Dataset entries:
BEGIN

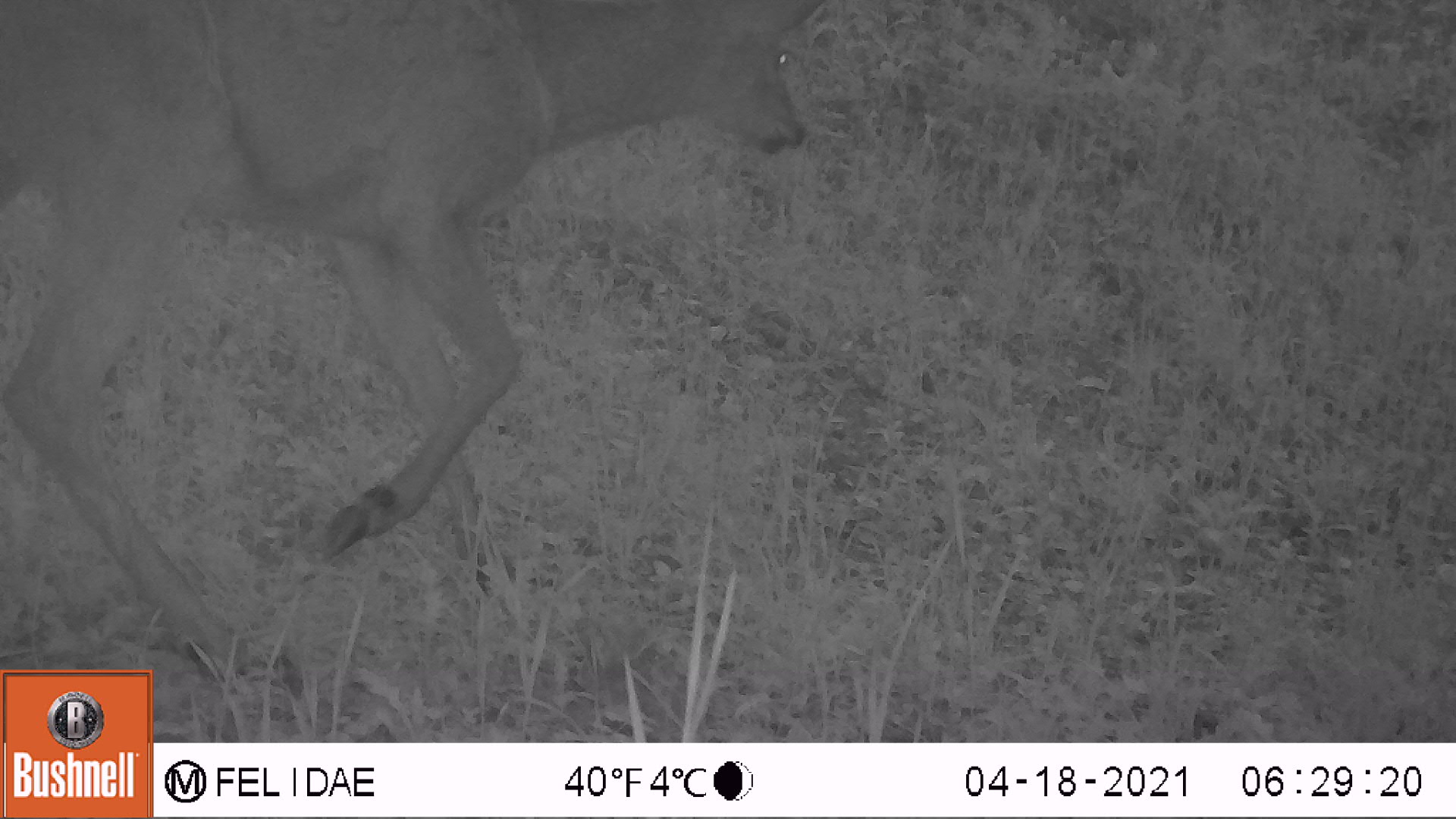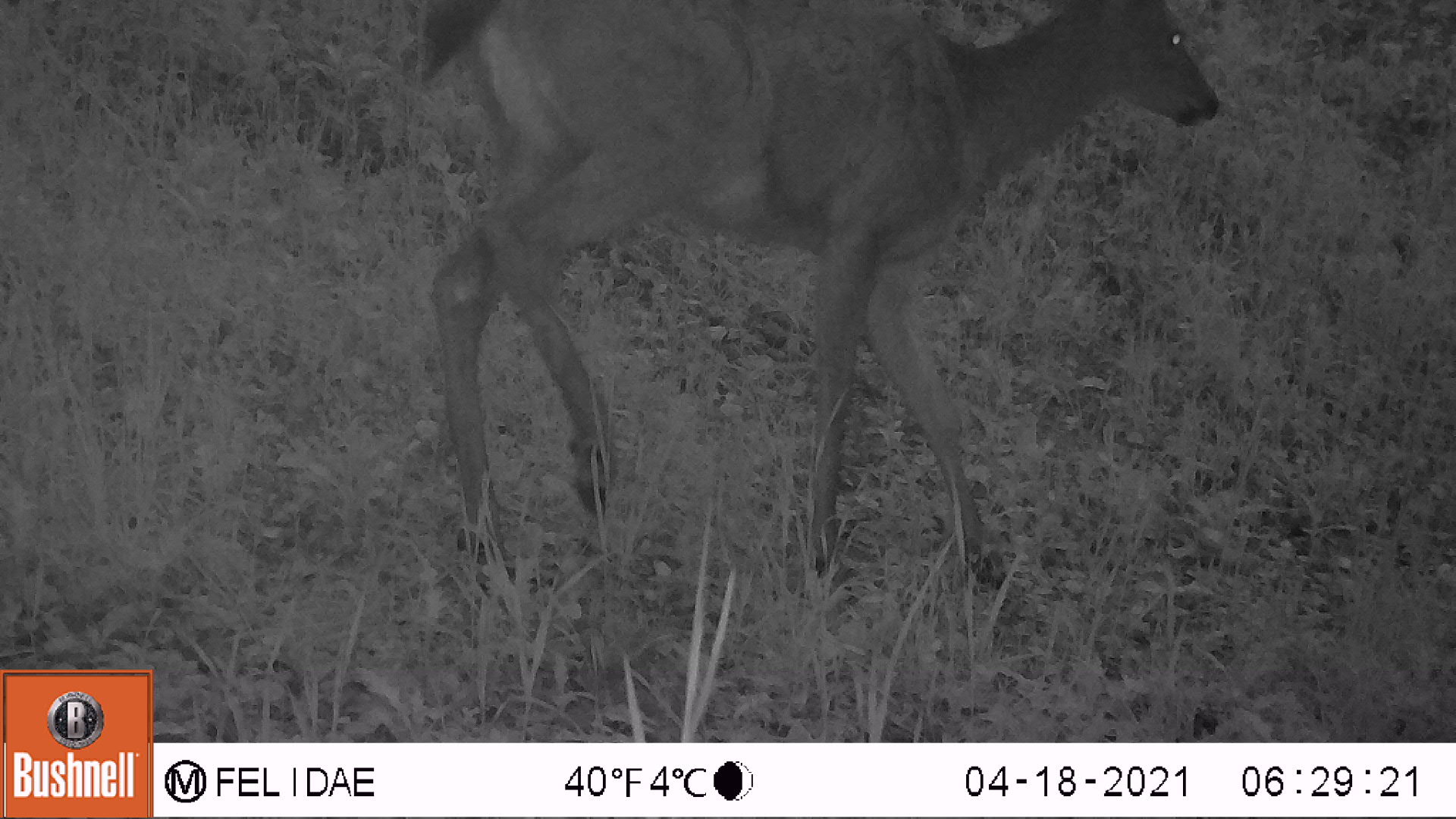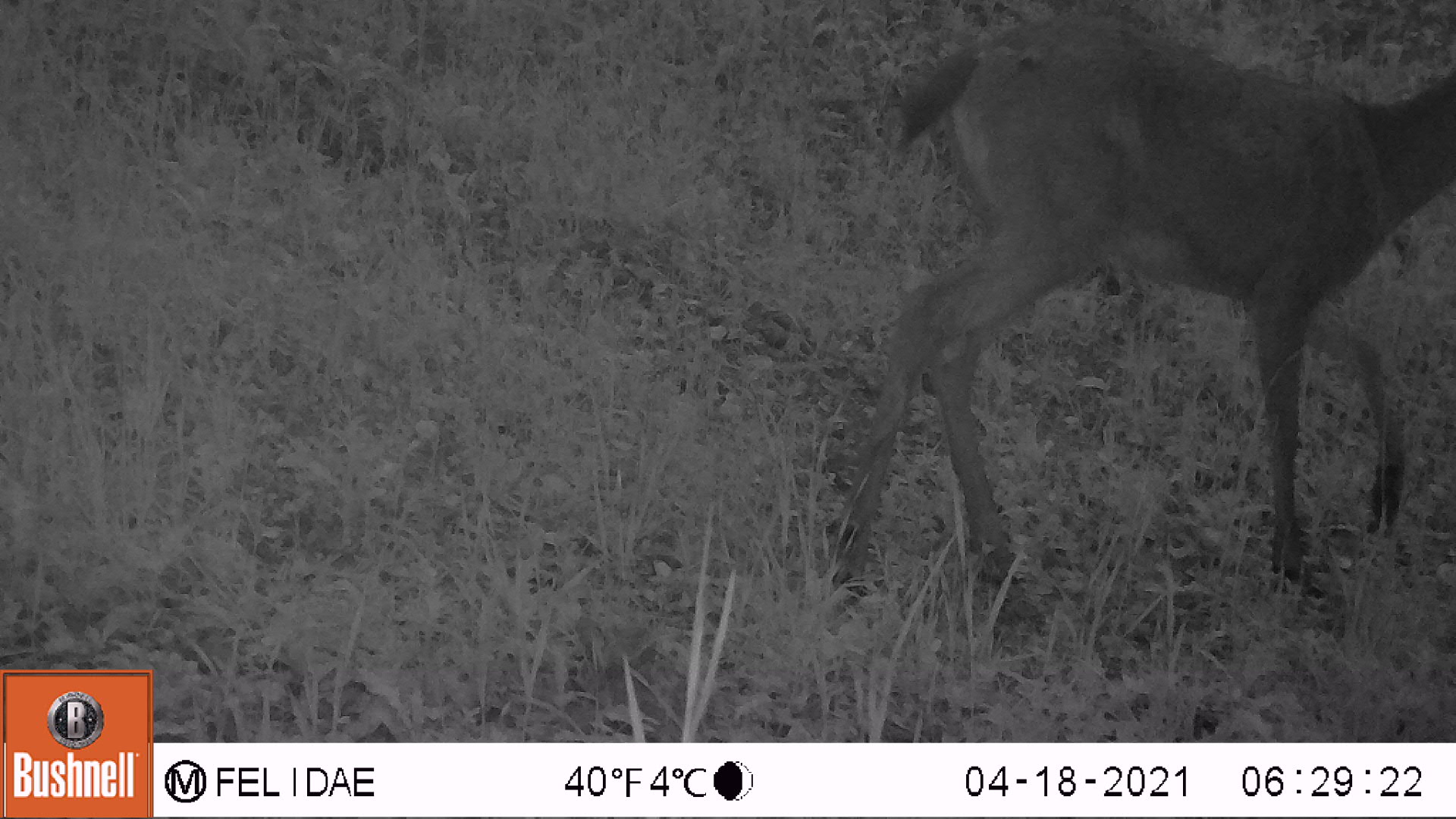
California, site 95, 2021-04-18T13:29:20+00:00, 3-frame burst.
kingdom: Animalia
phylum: Chordata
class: Mammalia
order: Artiodactyla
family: Cervidae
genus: Odocoileus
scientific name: Odocoileus hemionus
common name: mule deer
Mule deer (Odocoileus hemionus).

END

PROBLEM: Your answer should hold the line with "kingdom: Animalia" and each line after it to the end of the data, retyped exactly. Include no other lines.

PROBLEM SOLUTION:
kingdom: Animalia
phylum: Chordata
class: Mammalia
order: Artiodactyla
family: Cervidae
genus: Odocoileus
scientific name: Odocoileus hemionus
common name: mule deer
Mule deer (Odocoileus hemionus).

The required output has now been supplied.